So the question is, when I say eligible, what do I mean? Eligible as in bachelor or bachelorette? Eligible to win a raffle? As a mortgage banker, when I use the word eligible I’m referring to something that normally you would have to be at least 62 years of age in order to qualify, but now you can be eligible to qualify even if you’re 60. I am referring to none other than the reverse mortgage financing product. Yes, today there is now a financing tool that is a reverse mortgage in which you can be 60 instead of 62.

Just what exactly is a reverse mortgage?

A reverse mortgage is a way for borrowers age 62 or older, and some products now available for 60-year-olds, to purchase a property or unlock the equity in their home by turning it into tax-free cash (consult with your tax adviser) without having to make any monthly mortgage payments (real estate taxes and insurance must still be paid). How do you qualify?

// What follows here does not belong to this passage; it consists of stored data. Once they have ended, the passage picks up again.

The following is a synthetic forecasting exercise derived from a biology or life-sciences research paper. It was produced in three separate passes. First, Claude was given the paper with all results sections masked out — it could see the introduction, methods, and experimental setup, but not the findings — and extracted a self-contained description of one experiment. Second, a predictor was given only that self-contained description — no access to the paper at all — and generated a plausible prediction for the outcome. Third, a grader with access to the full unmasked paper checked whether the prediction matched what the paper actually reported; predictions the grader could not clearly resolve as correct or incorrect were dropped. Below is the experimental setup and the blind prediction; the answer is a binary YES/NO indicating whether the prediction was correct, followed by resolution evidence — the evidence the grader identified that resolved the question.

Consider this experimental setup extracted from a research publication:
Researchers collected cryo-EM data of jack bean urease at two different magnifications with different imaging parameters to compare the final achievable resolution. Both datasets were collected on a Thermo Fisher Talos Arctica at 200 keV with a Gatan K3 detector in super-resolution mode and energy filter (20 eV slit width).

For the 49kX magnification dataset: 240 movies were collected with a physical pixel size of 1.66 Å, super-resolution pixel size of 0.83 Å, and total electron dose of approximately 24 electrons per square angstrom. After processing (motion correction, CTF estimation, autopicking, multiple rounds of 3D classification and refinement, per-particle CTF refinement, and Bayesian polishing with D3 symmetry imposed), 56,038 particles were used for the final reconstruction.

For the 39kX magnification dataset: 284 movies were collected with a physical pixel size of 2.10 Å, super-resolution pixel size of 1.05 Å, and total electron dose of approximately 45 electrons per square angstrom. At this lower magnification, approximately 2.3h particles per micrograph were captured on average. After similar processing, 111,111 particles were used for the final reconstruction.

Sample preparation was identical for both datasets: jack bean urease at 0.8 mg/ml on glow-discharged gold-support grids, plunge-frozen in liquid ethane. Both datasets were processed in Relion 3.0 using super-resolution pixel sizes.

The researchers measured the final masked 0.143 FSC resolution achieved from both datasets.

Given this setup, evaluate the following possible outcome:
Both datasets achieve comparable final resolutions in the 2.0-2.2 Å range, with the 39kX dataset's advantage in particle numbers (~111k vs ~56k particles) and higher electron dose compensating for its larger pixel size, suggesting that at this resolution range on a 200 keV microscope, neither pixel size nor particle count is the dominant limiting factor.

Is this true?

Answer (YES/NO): NO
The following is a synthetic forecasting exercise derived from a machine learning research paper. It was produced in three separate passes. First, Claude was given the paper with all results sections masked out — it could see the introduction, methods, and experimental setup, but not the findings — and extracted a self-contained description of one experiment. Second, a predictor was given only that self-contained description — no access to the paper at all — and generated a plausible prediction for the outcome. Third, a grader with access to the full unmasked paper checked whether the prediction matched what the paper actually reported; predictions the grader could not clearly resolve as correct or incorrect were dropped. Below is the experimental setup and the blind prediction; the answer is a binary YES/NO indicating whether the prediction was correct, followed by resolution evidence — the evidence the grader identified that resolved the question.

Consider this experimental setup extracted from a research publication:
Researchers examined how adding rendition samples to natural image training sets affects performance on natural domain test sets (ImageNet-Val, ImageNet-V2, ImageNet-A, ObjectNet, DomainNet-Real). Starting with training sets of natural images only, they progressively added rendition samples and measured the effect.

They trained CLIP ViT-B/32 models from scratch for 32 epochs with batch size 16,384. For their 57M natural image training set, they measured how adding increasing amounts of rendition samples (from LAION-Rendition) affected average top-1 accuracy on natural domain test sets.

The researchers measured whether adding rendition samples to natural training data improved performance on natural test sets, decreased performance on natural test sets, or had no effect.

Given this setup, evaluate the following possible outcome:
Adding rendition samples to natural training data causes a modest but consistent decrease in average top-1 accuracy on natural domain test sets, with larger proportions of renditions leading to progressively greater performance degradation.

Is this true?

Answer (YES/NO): NO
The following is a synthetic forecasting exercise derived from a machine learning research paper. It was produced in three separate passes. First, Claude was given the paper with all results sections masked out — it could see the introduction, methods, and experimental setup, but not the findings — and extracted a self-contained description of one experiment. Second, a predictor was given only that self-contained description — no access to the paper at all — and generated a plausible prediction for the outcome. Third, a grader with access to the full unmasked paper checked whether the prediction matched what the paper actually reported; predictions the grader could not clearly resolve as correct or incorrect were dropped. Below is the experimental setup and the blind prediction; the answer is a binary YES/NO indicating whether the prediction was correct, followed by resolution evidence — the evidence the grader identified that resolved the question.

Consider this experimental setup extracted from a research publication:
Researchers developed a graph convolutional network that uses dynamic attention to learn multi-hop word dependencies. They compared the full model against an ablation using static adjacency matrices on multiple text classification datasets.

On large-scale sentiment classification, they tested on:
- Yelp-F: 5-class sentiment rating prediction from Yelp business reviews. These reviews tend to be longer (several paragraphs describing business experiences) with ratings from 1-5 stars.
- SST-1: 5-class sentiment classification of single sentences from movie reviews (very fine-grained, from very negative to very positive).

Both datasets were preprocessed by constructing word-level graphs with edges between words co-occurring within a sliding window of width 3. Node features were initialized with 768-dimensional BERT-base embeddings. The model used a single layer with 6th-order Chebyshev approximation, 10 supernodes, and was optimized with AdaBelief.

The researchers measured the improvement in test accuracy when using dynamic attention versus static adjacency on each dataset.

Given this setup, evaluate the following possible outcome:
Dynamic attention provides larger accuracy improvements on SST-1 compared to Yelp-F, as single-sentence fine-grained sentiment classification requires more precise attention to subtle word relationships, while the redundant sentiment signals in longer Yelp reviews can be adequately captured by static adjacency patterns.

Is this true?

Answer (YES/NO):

  1. The borrower on title must be the minimum required age (a non-borrowing spouse may be under age 62).
  2. The home must be the borrower’s primary residence.
  3. The borrower must own and live in the home as a primary residence.
  4. Borrowers must continue paying property taxes and homeowner’s insurance, maintain the home, and otherwise comply with the loan terms.

Strategic uses of a reverse mortgage for retirement planning:

  1. Delay Social Security benefits and let investments grow. Determining when to take Social Security is one of the most important decisions a retiree can make because it’s lifetime income. You can use reverse mortgage proceeds to delay taking Social Security benefits for as long as possible, allowing you to receive a greater monthly income in the future.
  2. Protection from investment downturns. A reverse mortgage may help minimize risk in retirement during your investment portfolio’s volatility cycles; the strategy would be to take a reverse mortgage after 62 years of age, but only drawn upon it if the portfolio underperforms to allow a recovery.
  3. Grow retirement with the HECM growing line of credit. The reverse mortgage unused portion of the line of credit grows at an interest rate that is equal to the current loan rates. This line of credit also includes a compounding feature so that available credit increases each period on the prior period’s available credit balance. At any time, the line of credit can be accessed for incidental cash or even converted to monthly term or tenure payments, similar to annuity payments.

Using these active strategies, cash reserves are made available upfront and incorporated into a plan, giving your portfolio the maximum amount of time to grow and the best-possible chance of survival. You can still live in your home without making monthly mortgage payments, feel confident about being financially prepared for emergencies, have a growing line of credit available to you while improving your Social Security opportunity—all while maintaining your desired quality of life. Simple and effective.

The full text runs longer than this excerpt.